Task details:
From the material below, reproduce exactly the stretch of lines that begins with the line holding "Pied Wagtail (Motacilla" and ends with the line holding "Juniper trees on", skipping the pictures.

Material supplied:
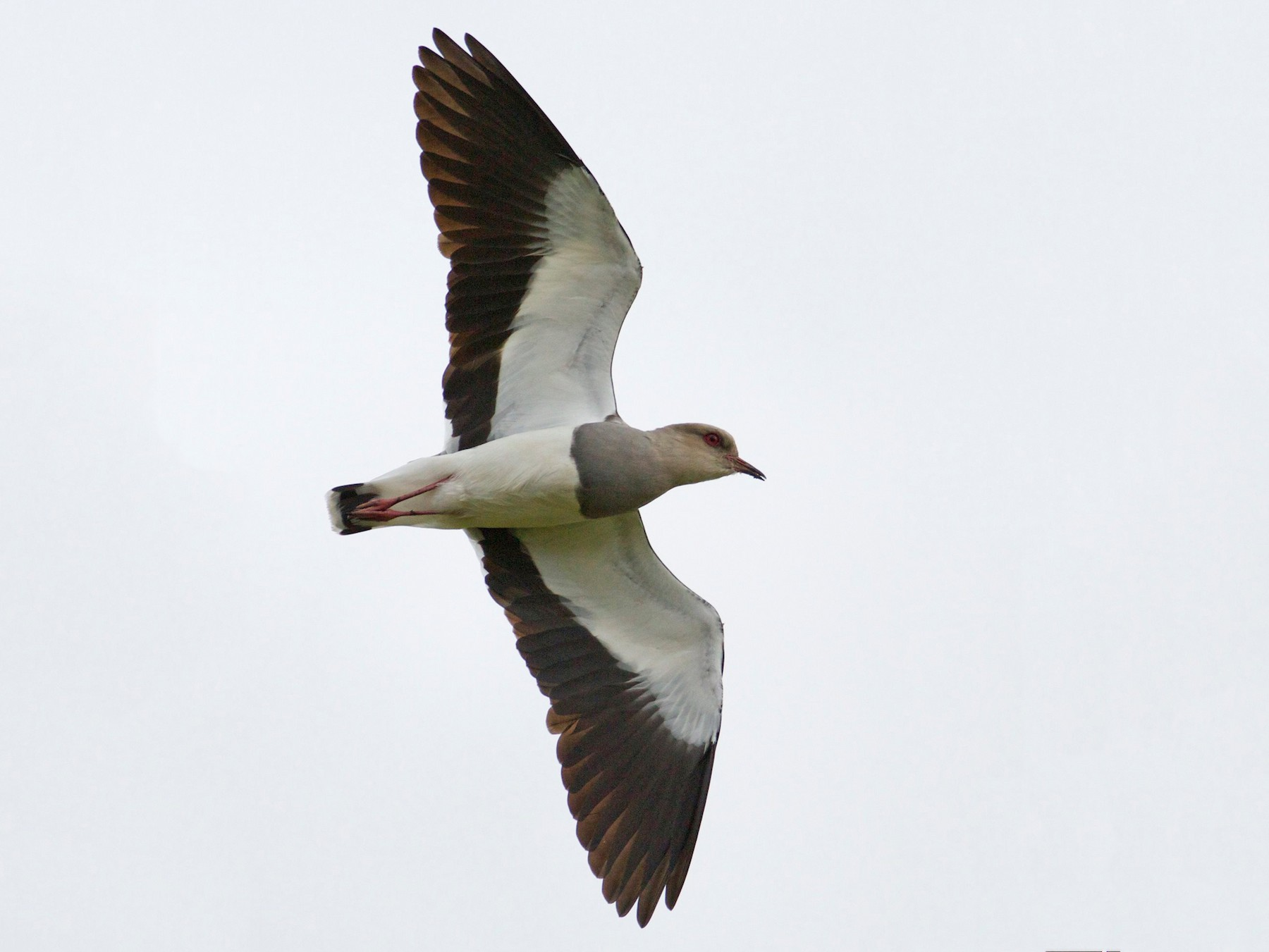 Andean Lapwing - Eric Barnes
--
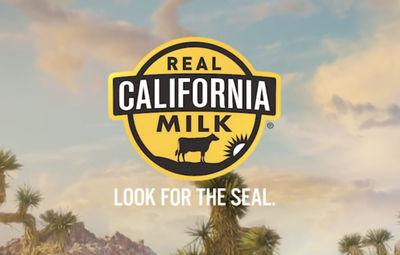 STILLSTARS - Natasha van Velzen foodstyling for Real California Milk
---
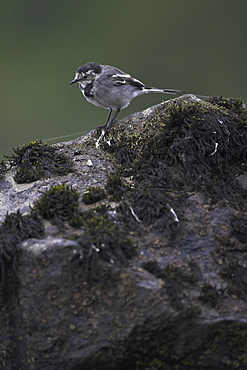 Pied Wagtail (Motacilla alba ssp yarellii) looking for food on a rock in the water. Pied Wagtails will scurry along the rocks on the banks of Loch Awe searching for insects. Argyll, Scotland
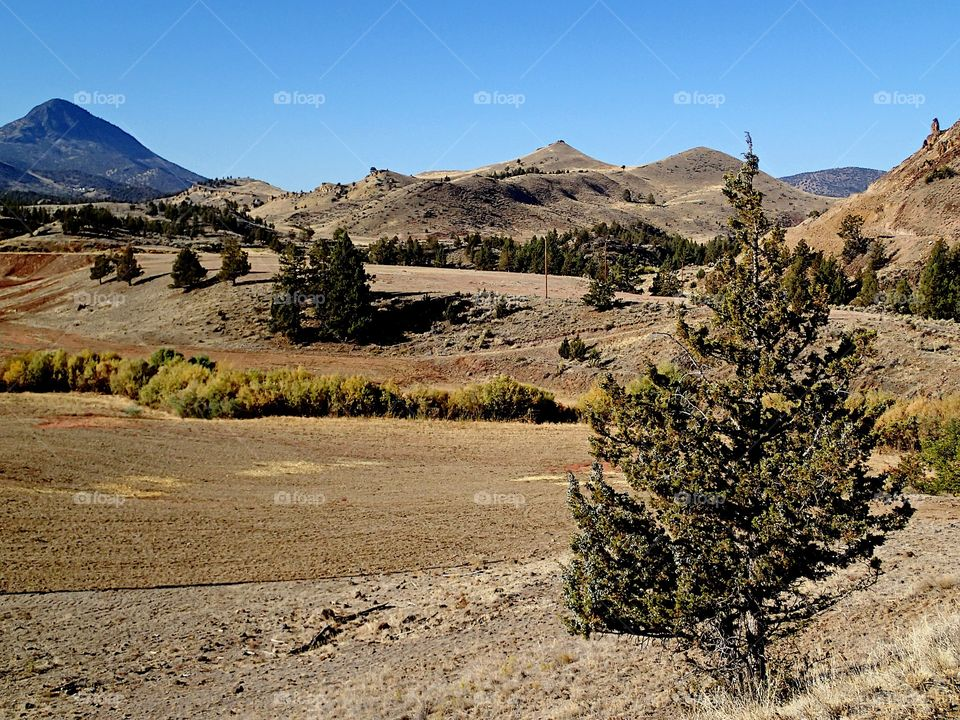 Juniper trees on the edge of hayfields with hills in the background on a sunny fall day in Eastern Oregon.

Answer to this problem:
 Pied Wagtail (Motacilla alba ssp yarellii) looking for food on a rock in the water. Pied Wagtails will scurry along the rocks on the banks of Loch Awe searching for insects. Argyll, Scotland
 Juniper trees on the edge of hayfields with hills in the background on a sunny fall day in Eastern Oregon.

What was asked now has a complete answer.